SEITENTEXT ->
───

Von Athen
nach Messolóngi


Unser Urlaub beginnt in der Woche vor dem Juli-Vollmond, als wir irgendwann nach Mitternacht in Athen eintreffen. Wir freuen uns, dass uns die Freunde am Flughafen abholen und wir später noch ein wenig klönen können. Das darauffolgende Wochenende verbringen wir entspannt in Athen und Marathónas.
Montags darauf heißt es schon wieder Abschied zu nehmen. In Piräus gibt es noch etwas zu erledigen, danach wollen wir das vorbestellte Auto in Egháleo, einem Stadtteil an Athens westlichem Rand, abholen. Beide Strecken sind bequem mit der Metro zu erreichen. Doch diese hat ihre Tücken.
Es ist ja nicht so, als ob wir das erste Mal verreisen, und uns ist durchaus bewusst, dass wir uns mit unseren Sonnenhüten und dem Gepäck als Touristen outen, die häufig mit ihrer Orientierung an einem fremden Ort beschäftigt sind, als dass sie ihre unmittelbare Umgebung genau wahrnehmen. Die Metro haben wir schon unzählige Male benutzt, und wissen, dass wir bis zum Endpunkt müssen. Wir halten uns auch nicht für schlauer als andere. Wie dem auch sei, uns ereilt dasselbe Schicksal, das schon viele andere Metrobenutzer getroffen hat: An einem der Haupthaltepunkte in der Innenstadt gibt es im Bereich der Türen, dort wo wir stehen, ein großes Gedränge, das unsere Aufmerksamkeit darauf lenkt, uns gut festzuhalten, um nicht umzufallen.
Den Diebstahl bemerken wir erst, als wir in Piräus angekommen sind und nach Kleingeld für die Gepäckaufbewahrung suchen: Das Portemonnaie ist weg, mitsamt den 300 Euro, die sich darin befanden. Aus einer vorderen Hosentasche geklaut. Wir sind fassungslos!

───

AUFGABE A -> Nenne alle Ortsnamen, die im Seitentext einschließlich seiner Überschrift vorkommen, und zwar jeden nur einmal.
Die Datensätze haben mit dem Seitentext nichts zu tun.

VORLIEGENDE DATENSÄTZE ->
───

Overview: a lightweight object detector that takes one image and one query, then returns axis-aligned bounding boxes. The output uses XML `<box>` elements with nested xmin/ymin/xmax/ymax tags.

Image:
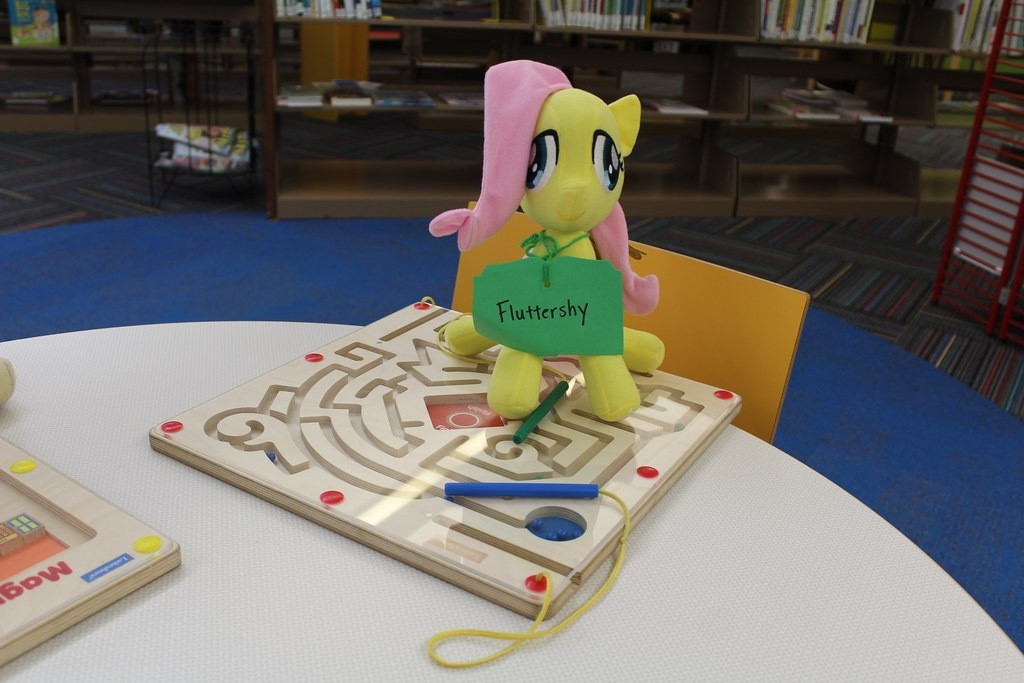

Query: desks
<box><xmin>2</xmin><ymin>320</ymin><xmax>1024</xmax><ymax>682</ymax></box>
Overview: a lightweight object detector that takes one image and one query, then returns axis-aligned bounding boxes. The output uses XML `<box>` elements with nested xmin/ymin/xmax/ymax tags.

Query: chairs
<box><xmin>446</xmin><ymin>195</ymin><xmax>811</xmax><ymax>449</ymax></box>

───

AUFGABE B -> Schreibe sämtliche Zeilen der Datensätze samt Anfragen noch einmal ab und erhöhe dabei jede Koordinate der Begrenzungsrahmen in den Antworten um 92. Lass die Bilder in deiner Antwort weg.

LÖSUNG A -> Athen, Messolóngi, Marathónas, Piräus, Egháleo

LÖSUNG B ->
Overview: a lightweight object detector that takes one image and one query, then returns axis-aligned bounding boxes. The output uses XML `<box>` elements with nested xmin/ymin/xmax/ymax tags.

Image:

Query: desks
<box><xmin>94</xmin><ymin>412</ymin><xmax>1116</xmax><ymax>774</ymax></box>
Overview: a lightweight object detector that takes one image and one query, then returns axis-aligned bounding boxes. The output uses XML `<box>` elements with nested xmin/ymin/xmax/ymax tags.

Query: chairs
<box><xmin>538</xmin><ymin>287</ymin><xmax>903</xmax><ymax>541</ymax></box>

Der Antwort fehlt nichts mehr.